Quote only the lines that start at the line with "Which of potted" and run to the end of the entries; omit the pictures.
=== Data provided ===
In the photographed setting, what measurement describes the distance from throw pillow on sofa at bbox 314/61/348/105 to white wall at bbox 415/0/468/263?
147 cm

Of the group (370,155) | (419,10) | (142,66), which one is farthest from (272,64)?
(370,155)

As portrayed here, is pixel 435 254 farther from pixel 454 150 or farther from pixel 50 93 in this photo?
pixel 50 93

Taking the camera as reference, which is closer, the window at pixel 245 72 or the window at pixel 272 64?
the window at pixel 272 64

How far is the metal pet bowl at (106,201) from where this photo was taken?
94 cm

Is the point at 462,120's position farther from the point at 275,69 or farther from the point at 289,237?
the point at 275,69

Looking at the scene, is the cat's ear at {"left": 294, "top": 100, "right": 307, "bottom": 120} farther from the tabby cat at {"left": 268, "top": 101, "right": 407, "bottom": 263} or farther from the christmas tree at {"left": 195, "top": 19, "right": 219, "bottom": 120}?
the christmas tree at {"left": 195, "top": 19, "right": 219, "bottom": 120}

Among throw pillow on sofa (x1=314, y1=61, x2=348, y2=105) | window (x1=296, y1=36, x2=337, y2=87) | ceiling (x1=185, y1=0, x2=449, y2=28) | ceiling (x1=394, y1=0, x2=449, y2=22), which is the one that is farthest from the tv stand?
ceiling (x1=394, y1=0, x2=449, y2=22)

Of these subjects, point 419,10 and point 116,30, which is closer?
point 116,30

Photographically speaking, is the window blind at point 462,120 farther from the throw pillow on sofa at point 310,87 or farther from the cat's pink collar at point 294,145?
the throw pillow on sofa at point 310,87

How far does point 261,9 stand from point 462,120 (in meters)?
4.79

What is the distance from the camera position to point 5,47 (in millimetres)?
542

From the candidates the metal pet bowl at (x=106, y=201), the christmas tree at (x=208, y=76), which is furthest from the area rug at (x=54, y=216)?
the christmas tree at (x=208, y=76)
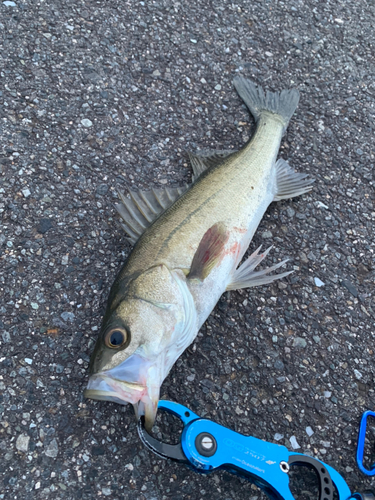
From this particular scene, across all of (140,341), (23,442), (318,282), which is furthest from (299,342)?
(23,442)

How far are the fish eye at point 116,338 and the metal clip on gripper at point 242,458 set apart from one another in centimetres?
42

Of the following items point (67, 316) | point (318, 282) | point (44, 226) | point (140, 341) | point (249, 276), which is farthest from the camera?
point (318, 282)

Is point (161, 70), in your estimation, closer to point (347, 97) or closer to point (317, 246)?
point (347, 97)

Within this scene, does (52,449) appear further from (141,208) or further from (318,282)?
(318,282)

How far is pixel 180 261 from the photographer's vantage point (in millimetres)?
2367

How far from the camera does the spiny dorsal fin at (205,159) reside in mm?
3045

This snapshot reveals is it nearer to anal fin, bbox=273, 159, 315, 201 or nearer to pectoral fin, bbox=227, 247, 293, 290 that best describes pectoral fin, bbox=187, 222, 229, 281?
pectoral fin, bbox=227, 247, 293, 290

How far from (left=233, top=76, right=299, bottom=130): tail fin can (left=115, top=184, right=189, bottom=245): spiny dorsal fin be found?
1280mm

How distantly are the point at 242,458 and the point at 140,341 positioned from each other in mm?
756

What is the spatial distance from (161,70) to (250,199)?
5.36 ft

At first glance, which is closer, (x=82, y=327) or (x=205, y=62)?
(x=82, y=327)

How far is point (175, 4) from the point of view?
4.03m

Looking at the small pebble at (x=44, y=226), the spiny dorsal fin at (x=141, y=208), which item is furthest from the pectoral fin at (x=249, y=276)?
the small pebble at (x=44, y=226)

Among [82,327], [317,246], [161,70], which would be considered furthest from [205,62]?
[82,327]
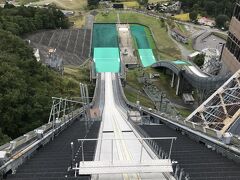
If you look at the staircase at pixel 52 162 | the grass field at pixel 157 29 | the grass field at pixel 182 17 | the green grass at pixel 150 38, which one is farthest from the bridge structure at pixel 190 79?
the grass field at pixel 182 17

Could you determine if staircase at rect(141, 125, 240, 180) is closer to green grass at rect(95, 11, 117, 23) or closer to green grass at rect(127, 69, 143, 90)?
green grass at rect(127, 69, 143, 90)

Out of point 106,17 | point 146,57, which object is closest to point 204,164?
point 146,57

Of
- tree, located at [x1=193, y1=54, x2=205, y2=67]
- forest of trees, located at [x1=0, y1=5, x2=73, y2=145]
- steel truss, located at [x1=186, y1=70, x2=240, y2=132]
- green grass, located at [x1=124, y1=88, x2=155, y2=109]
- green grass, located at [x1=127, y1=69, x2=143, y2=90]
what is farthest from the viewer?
tree, located at [x1=193, y1=54, x2=205, y2=67]

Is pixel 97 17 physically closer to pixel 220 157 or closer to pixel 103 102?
pixel 103 102

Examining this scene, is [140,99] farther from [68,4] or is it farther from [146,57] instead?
[68,4]

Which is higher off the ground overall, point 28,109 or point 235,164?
point 235,164

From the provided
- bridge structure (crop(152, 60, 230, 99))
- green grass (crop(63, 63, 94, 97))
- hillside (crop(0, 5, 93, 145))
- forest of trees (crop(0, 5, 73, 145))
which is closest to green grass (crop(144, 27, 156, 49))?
bridge structure (crop(152, 60, 230, 99))

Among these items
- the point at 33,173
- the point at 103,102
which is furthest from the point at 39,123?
the point at 33,173
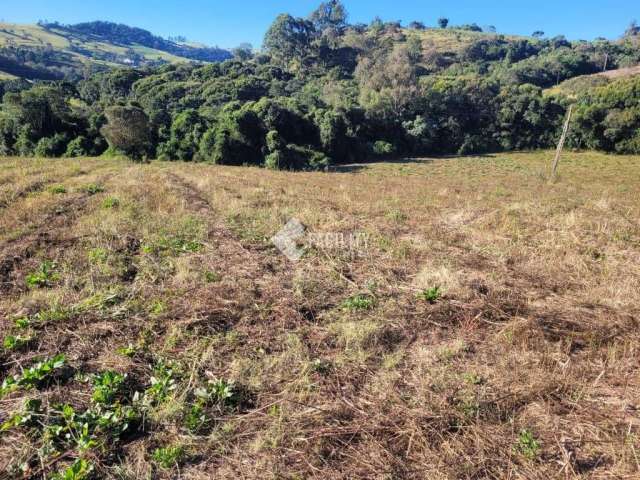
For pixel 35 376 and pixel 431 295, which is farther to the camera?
pixel 431 295

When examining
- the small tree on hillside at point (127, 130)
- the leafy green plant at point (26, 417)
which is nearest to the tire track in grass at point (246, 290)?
the leafy green plant at point (26, 417)

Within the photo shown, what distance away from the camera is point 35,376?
8.68 ft

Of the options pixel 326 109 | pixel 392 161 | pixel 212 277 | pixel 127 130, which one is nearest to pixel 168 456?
pixel 212 277

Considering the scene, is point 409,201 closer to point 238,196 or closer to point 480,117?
point 238,196

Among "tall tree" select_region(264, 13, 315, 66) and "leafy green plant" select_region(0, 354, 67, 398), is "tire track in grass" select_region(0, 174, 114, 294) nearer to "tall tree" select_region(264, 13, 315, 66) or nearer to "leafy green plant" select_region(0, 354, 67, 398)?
"leafy green plant" select_region(0, 354, 67, 398)

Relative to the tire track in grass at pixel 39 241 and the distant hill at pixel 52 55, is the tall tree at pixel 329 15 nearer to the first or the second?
the distant hill at pixel 52 55

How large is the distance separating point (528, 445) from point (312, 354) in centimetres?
172

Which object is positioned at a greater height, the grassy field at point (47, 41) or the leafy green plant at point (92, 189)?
the grassy field at point (47, 41)

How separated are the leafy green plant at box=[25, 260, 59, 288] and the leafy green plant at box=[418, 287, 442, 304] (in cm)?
445

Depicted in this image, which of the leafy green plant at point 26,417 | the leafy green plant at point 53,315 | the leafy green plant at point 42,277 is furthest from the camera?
the leafy green plant at point 42,277

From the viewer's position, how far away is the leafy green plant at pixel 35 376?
2.57 metres

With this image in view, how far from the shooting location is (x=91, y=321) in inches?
138

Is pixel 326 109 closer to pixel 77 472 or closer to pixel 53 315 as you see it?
pixel 53 315

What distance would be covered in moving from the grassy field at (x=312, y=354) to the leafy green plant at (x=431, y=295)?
2 cm
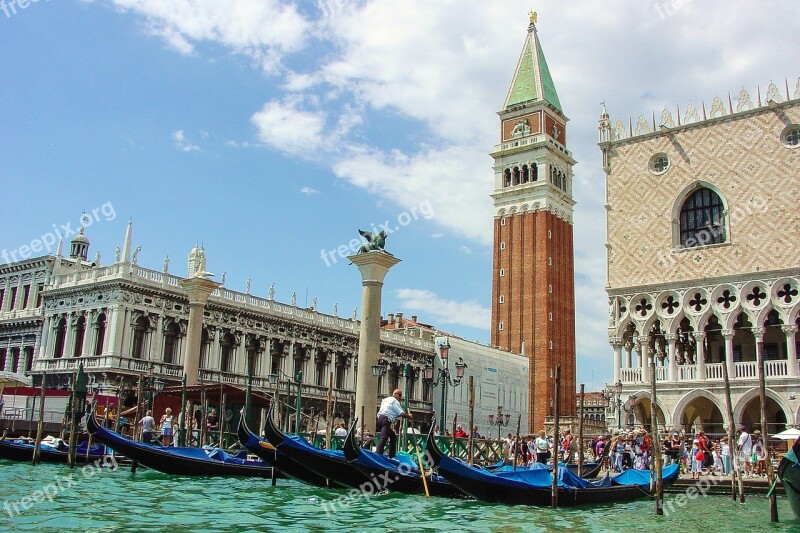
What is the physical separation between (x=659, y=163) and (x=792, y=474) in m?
17.0

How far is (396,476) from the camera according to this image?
12.8 metres

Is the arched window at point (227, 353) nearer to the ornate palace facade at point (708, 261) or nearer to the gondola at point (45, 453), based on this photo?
the gondola at point (45, 453)

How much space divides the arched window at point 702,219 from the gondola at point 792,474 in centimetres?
1459

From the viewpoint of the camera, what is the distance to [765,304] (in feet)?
74.4

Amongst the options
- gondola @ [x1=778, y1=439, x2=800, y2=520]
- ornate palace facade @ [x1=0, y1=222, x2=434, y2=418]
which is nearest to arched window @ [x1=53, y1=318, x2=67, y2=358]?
ornate palace facade @ [x1=0, y1=222, x2=434, y2=418]

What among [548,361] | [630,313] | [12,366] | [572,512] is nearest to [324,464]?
[572,512]

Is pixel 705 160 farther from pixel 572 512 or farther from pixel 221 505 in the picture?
pixel 221 505

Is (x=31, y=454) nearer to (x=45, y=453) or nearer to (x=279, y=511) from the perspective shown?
(x=45, y=453)

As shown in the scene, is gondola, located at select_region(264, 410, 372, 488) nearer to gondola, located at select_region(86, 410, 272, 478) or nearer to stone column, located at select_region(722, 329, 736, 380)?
gondola, located at select_region(86, 410, 272, 478)

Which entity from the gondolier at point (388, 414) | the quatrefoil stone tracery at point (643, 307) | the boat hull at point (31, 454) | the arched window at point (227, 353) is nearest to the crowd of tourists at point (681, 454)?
the gondolier at point (388, 414)

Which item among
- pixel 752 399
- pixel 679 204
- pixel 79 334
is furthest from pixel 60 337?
pixel 752 399

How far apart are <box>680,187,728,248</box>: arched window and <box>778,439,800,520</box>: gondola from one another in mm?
14585

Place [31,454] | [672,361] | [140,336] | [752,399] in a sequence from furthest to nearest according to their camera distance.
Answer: [140,336], [672,361], [752,399], [31,454]

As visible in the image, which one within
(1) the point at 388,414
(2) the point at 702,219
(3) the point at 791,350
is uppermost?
(2) the point at 702,219
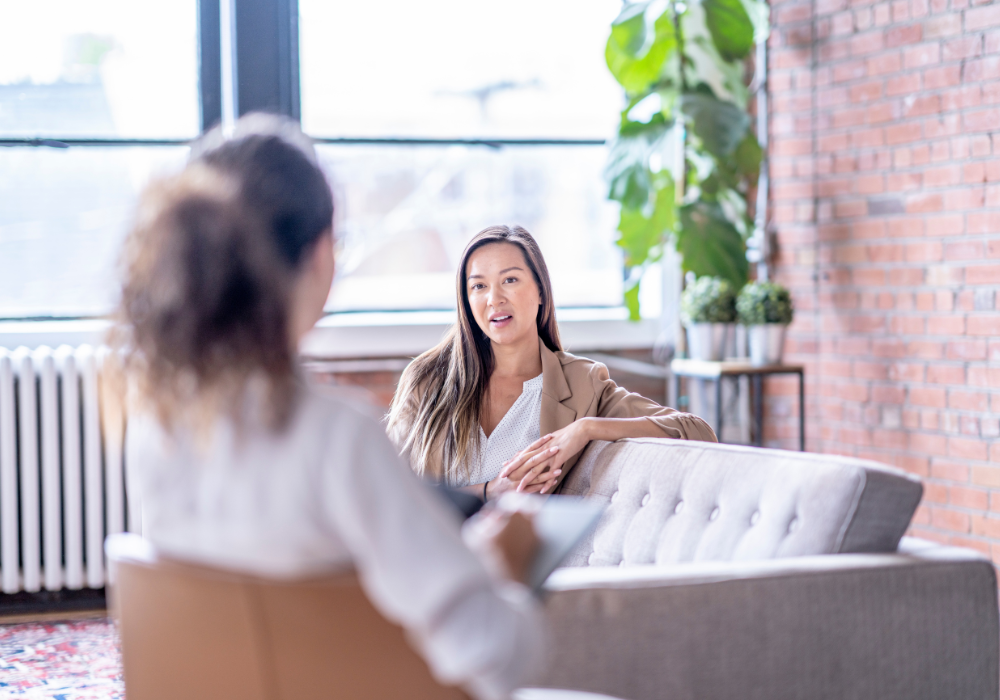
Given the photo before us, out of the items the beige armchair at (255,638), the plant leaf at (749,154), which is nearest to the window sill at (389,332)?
the plant leaf at (749,154)

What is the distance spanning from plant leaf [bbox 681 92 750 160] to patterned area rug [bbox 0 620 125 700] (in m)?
2.69

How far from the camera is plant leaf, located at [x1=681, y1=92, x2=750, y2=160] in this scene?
3678 mm

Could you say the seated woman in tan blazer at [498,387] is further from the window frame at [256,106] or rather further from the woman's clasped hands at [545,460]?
the window frame at [256,106]

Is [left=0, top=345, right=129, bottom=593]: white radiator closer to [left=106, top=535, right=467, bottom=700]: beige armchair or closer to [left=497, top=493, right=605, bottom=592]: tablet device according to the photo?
[left=106, top=535, right=467, bottom=700]: beige armchair

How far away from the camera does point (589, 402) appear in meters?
2.39

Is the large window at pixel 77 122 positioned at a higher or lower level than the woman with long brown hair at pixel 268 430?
higher

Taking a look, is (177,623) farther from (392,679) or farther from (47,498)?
(47,498)

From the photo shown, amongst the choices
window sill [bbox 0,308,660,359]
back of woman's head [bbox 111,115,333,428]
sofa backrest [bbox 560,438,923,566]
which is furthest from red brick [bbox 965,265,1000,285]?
back of woman's head [bbox 111,115,333,428]

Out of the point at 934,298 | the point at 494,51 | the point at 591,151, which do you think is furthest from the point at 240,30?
the point at 934,298

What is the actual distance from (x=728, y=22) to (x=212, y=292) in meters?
3.30

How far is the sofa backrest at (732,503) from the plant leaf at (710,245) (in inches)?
68.1

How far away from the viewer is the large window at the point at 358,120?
12.1 ft

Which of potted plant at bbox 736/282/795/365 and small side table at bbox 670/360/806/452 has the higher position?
potted plant at bbox 736/282/795/365

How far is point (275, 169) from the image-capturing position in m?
0.94
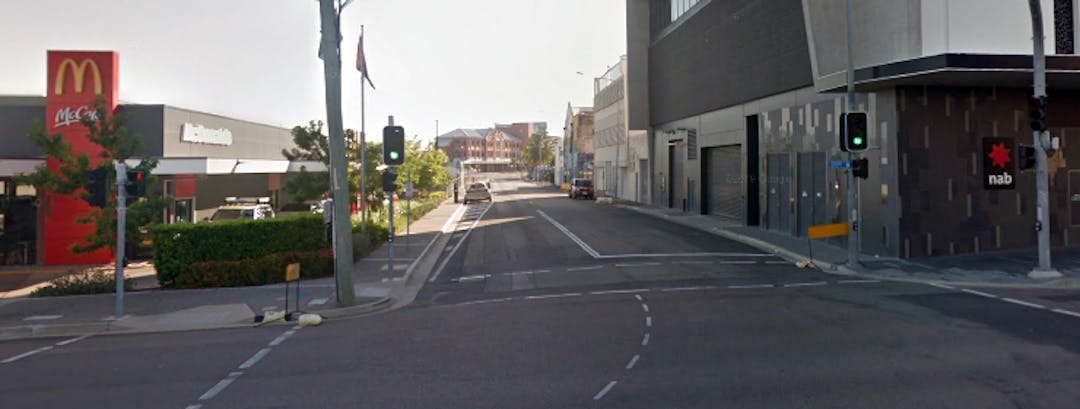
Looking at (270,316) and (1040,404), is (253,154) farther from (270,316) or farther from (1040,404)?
(1040,404)

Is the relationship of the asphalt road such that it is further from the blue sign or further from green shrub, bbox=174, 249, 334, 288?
green shrub, bbox=174, 249, 334, 288

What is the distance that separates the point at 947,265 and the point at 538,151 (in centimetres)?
13379

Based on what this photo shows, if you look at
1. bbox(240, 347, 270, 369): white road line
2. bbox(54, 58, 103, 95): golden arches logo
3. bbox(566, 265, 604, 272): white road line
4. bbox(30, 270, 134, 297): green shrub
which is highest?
bbox(54, 58, 103, 95): golden arches logo

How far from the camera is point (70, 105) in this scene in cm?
2553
===
§ **Answer to the task**
Which of potted plant at bbox 736/282/795/365 and small side table at bbox 670/360/806/452 has the higher position?
potted plant at bbox 736/282/795/365

How far is point (275, 169) from the image-capturing position in m?
0.94
Looking at (270,316) and (1040,404), is (253,154) farther from (270,316) or farther from (1040,404)?
(1040,404)

Is the relationship of the asphalt road such that it is further from the blue sign or further from green shrub, bbox=174, 249, 334, 288?
green shrub, bbox=174, 249, 334, 288

What is the distance that separates the point at 947,265 and the point at 538,151 (in centimetres)?
13379

Based on what this photo shows, if you look at
1. bbox(240, 347, 270, 369): white road line
2. bbox(54, 58, 103, 95): golden arches logo
3. bbox(566, 265, 604, 272): white road line
4. bbox(30, 270, 134, 297): green shrub
which is highest?
bbox(54, 58, 103, 95): golden arches logo

How far from the camera is point (70, 105) in this scene in cm?
2553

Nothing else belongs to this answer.